Uma arma, fumegante, olhava para o garoto, sem nenhuma admiração, talvez porque isso seja comum para uma arma, o homem olhava com olhar petrificado para o garoto, sem forças nas mãos como também em todo corpo, deixou a arma cair, caindo ele em seguida de joelhos, olhou pra cima, viu a mulher, o senhor, todos dali. Os passageiros sabiam do que acabaram de escapar, e sentiam a imensa alegria de estar ali, vivos, por mais um dia..
Uma grávida, muda pelo momento, soltou toda a voz que tinha em sua garganta num grito estridente e confuso, que, como em uma sinfonia, foi seguido de outros, amedrontados.. e outro, e outro...
Alguém puxou a alavanca para parar o trem... .guardas do metrô estavam a caminho.

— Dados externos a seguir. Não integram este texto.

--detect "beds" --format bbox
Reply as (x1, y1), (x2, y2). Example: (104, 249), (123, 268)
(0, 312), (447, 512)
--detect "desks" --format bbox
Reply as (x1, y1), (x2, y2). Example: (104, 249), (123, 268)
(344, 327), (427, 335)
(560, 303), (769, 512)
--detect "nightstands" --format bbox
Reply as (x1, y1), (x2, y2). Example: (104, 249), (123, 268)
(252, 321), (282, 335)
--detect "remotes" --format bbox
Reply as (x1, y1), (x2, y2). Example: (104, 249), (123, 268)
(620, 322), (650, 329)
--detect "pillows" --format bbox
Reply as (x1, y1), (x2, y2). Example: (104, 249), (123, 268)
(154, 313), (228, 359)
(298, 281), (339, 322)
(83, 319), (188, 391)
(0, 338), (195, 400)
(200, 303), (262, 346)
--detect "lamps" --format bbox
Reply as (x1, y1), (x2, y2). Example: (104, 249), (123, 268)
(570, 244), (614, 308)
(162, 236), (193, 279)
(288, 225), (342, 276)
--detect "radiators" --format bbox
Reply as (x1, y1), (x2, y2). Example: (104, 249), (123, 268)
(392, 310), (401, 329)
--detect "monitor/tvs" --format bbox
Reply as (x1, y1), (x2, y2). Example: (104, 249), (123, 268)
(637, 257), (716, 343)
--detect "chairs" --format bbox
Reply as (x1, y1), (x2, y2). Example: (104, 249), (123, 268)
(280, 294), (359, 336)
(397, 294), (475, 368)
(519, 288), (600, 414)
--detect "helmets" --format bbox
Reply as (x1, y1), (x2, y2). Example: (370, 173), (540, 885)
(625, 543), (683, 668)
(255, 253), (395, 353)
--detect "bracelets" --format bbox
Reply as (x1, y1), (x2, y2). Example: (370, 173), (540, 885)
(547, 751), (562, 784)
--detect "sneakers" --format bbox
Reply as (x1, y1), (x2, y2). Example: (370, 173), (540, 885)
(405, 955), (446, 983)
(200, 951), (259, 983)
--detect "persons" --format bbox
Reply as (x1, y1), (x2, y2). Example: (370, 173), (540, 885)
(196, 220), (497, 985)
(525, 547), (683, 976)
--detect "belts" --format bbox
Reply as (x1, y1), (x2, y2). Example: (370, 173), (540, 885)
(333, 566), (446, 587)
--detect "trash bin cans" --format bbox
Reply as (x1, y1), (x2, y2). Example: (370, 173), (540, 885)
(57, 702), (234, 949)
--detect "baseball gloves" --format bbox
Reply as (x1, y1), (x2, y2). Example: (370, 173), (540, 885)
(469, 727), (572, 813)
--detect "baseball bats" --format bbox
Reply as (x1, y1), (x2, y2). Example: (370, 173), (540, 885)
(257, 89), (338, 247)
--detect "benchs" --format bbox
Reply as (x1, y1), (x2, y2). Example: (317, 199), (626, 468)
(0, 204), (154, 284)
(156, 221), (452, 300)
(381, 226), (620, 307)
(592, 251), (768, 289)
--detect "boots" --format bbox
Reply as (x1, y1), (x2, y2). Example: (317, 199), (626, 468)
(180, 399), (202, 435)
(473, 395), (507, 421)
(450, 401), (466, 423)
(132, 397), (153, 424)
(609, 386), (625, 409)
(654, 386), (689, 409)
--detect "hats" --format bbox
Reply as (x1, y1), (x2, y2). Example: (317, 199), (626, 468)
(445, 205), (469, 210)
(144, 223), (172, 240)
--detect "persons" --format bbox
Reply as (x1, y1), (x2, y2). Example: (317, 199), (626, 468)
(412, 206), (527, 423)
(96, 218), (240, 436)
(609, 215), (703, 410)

A uma estação da que ele ia descer, o vagão parou, os guardas, em grande alvoroço vieram, a mulher disse que ele tinha dado vários tiros no garoto, é verdade que foi um só, mas talvez ela estivesse nervosa e tivesse perdido a conta, talvez todos daquele vagão estivessem nervosos, porque todos, ouviram vários disparos, até mesmo aquele senhor, mas vários disparos ou um só, não fazia muita diferença, o fato era o próprio fato em si, e nada poderia mudar isso.
Uma esposa, esperava o marido, que já deveria ter chego a uma hora, com certeza, era a tal anunciada operação tartaruga que os funcionários do metrô tencionavam fazer, esperou então despreocupada, e arrumando uma das meninas pra escola....
Assim, só pra saber se era mesmo culpa do metrô, o atrazo do marido, ligou a televisão, enquanto penteava o cabelo da menina...
Uma criança de mais ou menos cinco anos, acorda com um grito desesperado de uma mãe...
Ela tinha acabado de descobrir pelo jornal, que naquela manhã pesada de segunda, ela não precisaria fazer o café tão cedo, não precisaria fazer o café da manhã tão cedo, por muitas segundas-feiras.